IPS: Fretes verificará se equipamentos de USD 20 milhões armazenados ainda funcionam
Equipamentos biomédicos abandonados desde 2022 serão inspecionados hoje
O presidente do Instituto de Previsão Social (IPS), Isaías Fretes, verificará hoje, às 13:00, o estado dos equipamentos biomédicos adquiridos para o fracassado projeto de modernização de quirófanos do Hospital Central. Trata-se de equipamentos avaliados em aproximadamente USD 20 milhões que permanecem armazenados desde que foram abandonados pela fornecedora Neighpart, no prédio do IPS em 2022. Este caso está relacionado a uma obra alternativa de G. 53.000 milhões que também se encontra paralisada.
O IPS adjudicou a Neighpart com G. 35.333 milhões e pagou em antecipações irregulares à firma aproximadamente G 10 mil milhões. Em 2024 já havia sido alertado sobre múltiplas irregularidades na adjudicação e execução do contrato em uma auditoria interna propiciada após publicações de imprensa, assim como sérias falhas de planejamento e controle administrativo.
O projeto original do IPS contemplava a modernização de quirófanos do sétimo andar do Hospital Central mediante a instalação de equipamento de alta complexidade. Entretanto, após a compra dos equipamentos, constatou-se que a infraestrutura do edifício não era apta para suportá-los, o que impediu sua instalação.
Como consequência, os equipamentos ficaram armazenados no prédio do Hospital Central desde 2022, em condições que hoje seguem sob revisão. Diante desse fracasso, a instituição impulsionou uma segunda solução, que foi a construção de um bloco modular de 11 quirófanos em planta baixa, com um investimento de G. 53.000 milhões (aproximadamente USD 7 milhões).
Entretanto, essa alternativa também se encontra paralisada por observações técnicas relacionadas à localização, à infraestrutura elétrica e a condições do entorno hospitalar relacionadas a normas de segurança.
Soma de falhas. O relatório de auditoria interna do IPS de 2024, que analisou o contrato adjudicado à empresa Neighpart SA, concluiu que o projeto apresentou graves deficiências desde sua origem.
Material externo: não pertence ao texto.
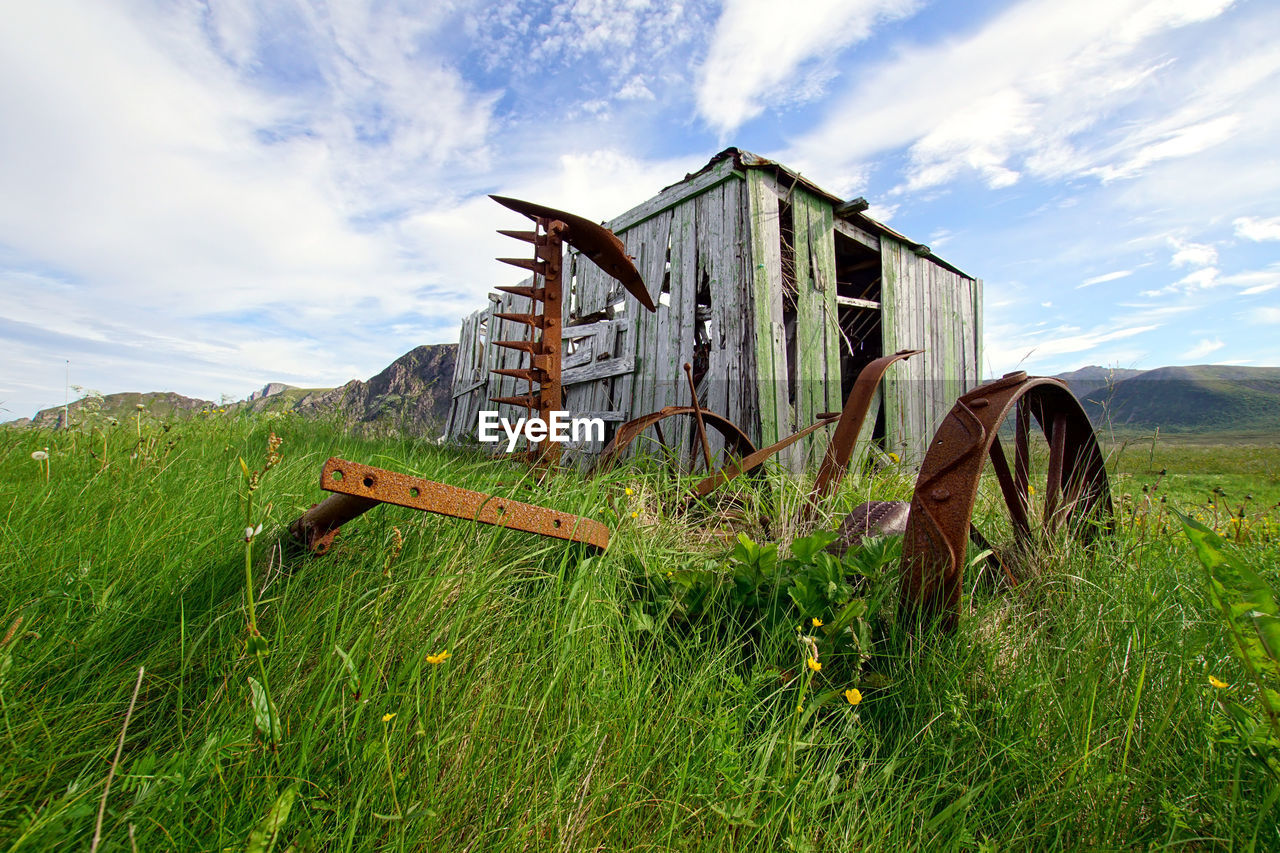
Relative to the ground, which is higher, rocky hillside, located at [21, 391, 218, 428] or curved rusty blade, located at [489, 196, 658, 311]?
curved rusty blade, located at [489, 196, 658, 311]

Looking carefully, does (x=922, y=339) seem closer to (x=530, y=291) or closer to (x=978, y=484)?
(x=530, y=291)

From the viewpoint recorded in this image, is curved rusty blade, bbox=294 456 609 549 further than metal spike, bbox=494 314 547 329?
No

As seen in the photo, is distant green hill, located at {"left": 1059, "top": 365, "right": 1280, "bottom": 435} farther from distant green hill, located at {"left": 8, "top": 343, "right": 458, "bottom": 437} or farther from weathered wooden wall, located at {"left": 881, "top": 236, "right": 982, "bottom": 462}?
distant green hill, located at {"left": 8, "top": 343, "right": 458, "bottom": 437}

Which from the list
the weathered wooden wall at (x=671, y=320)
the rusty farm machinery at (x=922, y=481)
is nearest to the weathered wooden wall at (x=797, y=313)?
the weathered wooden wall at (x=671, y=320)

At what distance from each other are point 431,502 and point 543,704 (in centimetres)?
49

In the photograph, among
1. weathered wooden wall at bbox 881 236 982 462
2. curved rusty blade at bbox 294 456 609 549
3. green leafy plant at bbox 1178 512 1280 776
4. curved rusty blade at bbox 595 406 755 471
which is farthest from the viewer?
weathered wooden wall at bbox 881 236 982 462

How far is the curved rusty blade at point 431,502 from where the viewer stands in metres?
1.11

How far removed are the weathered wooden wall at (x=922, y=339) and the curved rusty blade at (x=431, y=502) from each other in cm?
520

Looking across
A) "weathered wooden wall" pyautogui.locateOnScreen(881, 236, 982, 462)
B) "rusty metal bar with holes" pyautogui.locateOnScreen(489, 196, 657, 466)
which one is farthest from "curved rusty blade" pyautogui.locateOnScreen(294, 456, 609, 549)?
"weathered wooden wall" pyautogui.locateOnScreen(881, 236, 982, 462)

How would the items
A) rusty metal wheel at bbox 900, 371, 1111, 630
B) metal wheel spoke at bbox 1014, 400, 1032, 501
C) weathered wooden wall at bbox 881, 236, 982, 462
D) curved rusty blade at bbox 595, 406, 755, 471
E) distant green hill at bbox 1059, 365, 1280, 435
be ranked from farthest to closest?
1. distant green hill at bbox 1059, 365, 1280, 435
2. weathered wooden wall at bbox 881, 236, 982, 462
3. curved rusty blade at bbox 595, 406, 755, 471
4. metal wheel spoke at bbox 1014, 400, 1032, 501
5. rusty metal wheel at bbox 900, 371, 1111, 630

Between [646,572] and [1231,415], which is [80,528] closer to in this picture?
[646,572]

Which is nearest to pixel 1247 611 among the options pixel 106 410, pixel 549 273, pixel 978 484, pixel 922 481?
pixel 978 484

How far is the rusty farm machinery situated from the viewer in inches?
53.4

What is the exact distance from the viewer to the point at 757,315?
4656mm
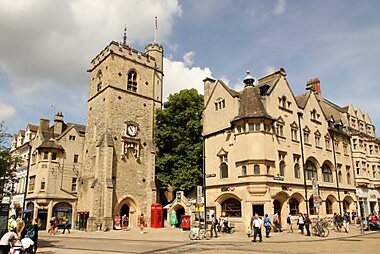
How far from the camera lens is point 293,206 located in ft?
92.5

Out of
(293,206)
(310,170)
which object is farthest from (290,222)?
(310,170)

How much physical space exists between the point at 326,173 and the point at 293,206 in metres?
7.48

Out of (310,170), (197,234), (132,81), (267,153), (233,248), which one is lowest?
(233,248)

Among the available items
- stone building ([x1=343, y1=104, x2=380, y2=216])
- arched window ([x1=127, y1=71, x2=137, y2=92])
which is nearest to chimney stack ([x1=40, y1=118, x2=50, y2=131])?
arched window ([x1=127, y1=71, x2=137, y2=92])

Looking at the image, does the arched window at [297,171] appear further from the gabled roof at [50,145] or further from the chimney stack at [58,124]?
the chimney stack at [58,124]

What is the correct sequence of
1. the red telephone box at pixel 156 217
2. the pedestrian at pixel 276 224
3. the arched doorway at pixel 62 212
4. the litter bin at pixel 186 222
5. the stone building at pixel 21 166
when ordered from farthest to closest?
1. the stone building at pixel 21 166
2. the arched doorway at pixel 62 212
3. the red telephone box at pixel 156 217
4. the litter bin at pixel 186 222
5. the pedestrian at pixel 276 224

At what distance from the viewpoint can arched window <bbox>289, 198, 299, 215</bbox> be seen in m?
27.9

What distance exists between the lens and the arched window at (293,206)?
27894mm

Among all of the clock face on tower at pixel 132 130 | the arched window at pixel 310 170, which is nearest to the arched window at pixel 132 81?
the clock face on tower at pixel 132 130

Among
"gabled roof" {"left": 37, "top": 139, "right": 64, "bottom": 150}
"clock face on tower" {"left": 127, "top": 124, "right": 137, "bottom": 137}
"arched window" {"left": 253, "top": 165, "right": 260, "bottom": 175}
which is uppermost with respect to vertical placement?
"clock face on tower" {"left": 127, "top": 124, "right": 137, "bottom": 137}

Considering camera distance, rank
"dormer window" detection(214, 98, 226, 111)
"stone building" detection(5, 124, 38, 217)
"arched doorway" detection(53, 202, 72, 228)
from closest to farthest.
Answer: "dormer window" detection(214, 98, 226, 111) → "arched doorway" detection(53, 202, 72, 228) → "stone building" detection(5, 124, 38, 217)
Um dos principais achados foi a falta de planejamento prévio, já que não se avaliou adequadamente se a infraestrutura do Hospital Central podia suportar a instalação dos quirófanos modulares. Essa omissão, segundo o relatório, foi determinante na impossibilidade de executar o projeto conforme o previsto.
A auditoria também apontou irregularidades na gestão contratual, especialmente na aplicação de aditivos que modificaram condições essenciais do acordo.
Em particular, observou-se que o Aditivo N° 3 teria alterado prazos, condições de execução e aspectos do pagamento, em possível contradição com a Lei de Contratações Públicas. Essas modificações teriam beneficiado o fornecedor ao flexibilizar as condições.
O relatório detectou além disso desorden administrativa na documentação, incluindo inconsistências nas atas de início de obra e a existência de documentos duplicados ou contraditórios durante a execução do contrato.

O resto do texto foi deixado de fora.